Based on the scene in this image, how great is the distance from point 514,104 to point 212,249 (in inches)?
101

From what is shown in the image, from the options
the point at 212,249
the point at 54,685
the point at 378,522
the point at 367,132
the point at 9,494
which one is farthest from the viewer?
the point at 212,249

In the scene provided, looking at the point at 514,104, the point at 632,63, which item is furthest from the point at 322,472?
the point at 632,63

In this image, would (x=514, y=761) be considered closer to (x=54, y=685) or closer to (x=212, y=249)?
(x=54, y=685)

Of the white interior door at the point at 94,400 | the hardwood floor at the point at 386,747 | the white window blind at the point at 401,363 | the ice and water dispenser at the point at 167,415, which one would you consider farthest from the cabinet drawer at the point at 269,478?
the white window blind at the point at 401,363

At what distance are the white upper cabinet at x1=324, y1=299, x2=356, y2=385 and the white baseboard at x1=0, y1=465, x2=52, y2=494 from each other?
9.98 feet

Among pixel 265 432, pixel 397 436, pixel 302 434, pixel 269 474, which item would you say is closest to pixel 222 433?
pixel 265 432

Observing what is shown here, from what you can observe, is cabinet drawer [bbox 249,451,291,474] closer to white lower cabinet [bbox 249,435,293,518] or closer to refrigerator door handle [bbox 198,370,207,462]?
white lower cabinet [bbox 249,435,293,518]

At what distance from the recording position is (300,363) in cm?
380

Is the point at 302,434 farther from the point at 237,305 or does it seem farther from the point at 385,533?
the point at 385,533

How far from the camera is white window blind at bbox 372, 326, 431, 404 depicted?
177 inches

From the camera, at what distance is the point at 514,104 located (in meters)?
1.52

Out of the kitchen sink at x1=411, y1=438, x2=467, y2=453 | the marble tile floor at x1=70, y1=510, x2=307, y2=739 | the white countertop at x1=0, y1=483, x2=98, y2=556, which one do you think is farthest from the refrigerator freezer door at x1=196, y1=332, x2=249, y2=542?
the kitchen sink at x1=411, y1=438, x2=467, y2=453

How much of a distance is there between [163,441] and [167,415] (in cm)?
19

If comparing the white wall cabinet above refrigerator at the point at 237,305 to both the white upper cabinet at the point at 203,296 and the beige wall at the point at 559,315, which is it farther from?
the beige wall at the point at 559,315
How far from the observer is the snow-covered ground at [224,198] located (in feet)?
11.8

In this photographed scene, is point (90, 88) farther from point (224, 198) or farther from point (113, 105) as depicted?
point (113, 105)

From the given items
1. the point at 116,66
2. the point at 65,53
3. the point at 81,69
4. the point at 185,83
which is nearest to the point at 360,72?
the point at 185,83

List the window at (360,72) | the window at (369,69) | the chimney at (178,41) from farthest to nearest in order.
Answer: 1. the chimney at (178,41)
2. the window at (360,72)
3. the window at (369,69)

_ _ _ _

▶ Problema proposto
Ricopia parola per parola tutte le voci qui sopra, senza cambiare nulla.

▶ Risposta all'esercizio
Based on the scene in this image, how great is the distance from point 514,104 to point 212,249 (in inches)?
101

From what is shown in the image, from the options
the point at 212,249
the point at 54,685
the point at 378,522
the point at 367,132
the point at 9,494
which one is farthest from the viewer?
the point at 212,249

In the scene provided, looking at the point at 514,104, the point at 632,63, which item is furthest from the point at 322,472?
the point at 632,63

In this image, would (x=514, y=761) be considered closer to (x=54, y=685) or closer to (x=212, y=249)?
(x=54, y=685)

Of the white interior door at the point at 94,400 | the hardwood floor at the point at 386,747 | the white window blind at the point at 401,363 | the ice and water dispenser at the point at 167,415, which one would you consider farthest from the cabinet drawer at the point at 269,478?
the white window blind at the point at 401,363

At what distance are the white upper cabinet at x1=324, y1=299, x2=356, y2=385 and the white baseboard at x1=0, y1=465, x2=52, y2=494 from each other?
9.98 feet

Among pixel 265 432, pixel 397 436, pixel 302 434, pixel 269 474, which item would you say is closest to pixel 222 433?
pixel 265 432

Observing what is shown here, from what you can observe, is cabinet drawer [bbox 249,451,291,474] closer to white lower cabinet [bbox 249,435,293,518] or closer to refrigerator door handle [bbox 198,370,207,462]?
white lower cabinet [bbox 249,435,293,518]

At what distance from the recording position is (300,363) in cm?
380

Is the point at 302,434 farther from the point at 237,305 or does it seem farther from the point at 385,533?
the point at 385,533

How far from the camera is white window blind at bbox 372, 326, 431, 404 depicted?
177 inches

From the camera, at what distance is the point at 514,104 located (in meters)?
1.52

Out of the kitchen sink at x1=411, y1=438, x2=467, y2=453 | the marble tile floor at x1=70, y1=510, x2=307, y2=739 | the white countertop at x1=0, y1=483, x2=98, y2=556, which one do you think is farthest from the refrigerator freezer door at x1=196, y1=332, x2=249, y2=542?
the kitchen sink at x1=411, y1=438, x2=467, y2=453

How much of a distance is there between [163,441] and [167,415] (in cm)?
19

If comparing the white wall cabinet above refrigerator at the point at 237,305 to both the white upper cabinet at the point at 203,296 and the beige wall at the point at 559,315, which is it farther from?
the beige wall at the point at 559,315
How far from the observer is the snow-covered ground at [224,198] located (in feet)?
11.8

In this photographed scene, is point (90, 88) farther from point (224, 198) or farther from point (113, 105) as depicted?
point (113, 105)

From the given items
1. the point at 116,66
2. the point at 65,53
3. the point at 81,69
4. the point at 185,83
which is nearest to the point at 360,72?
the point at 185,83

List the window at (360,72) | the window at (369,69) | the chimney at (178,41) from farthest to nearest in order.
Answer: 1. the chimney at (178,41)
2. the window at (360,72)
3. the window at (369,69)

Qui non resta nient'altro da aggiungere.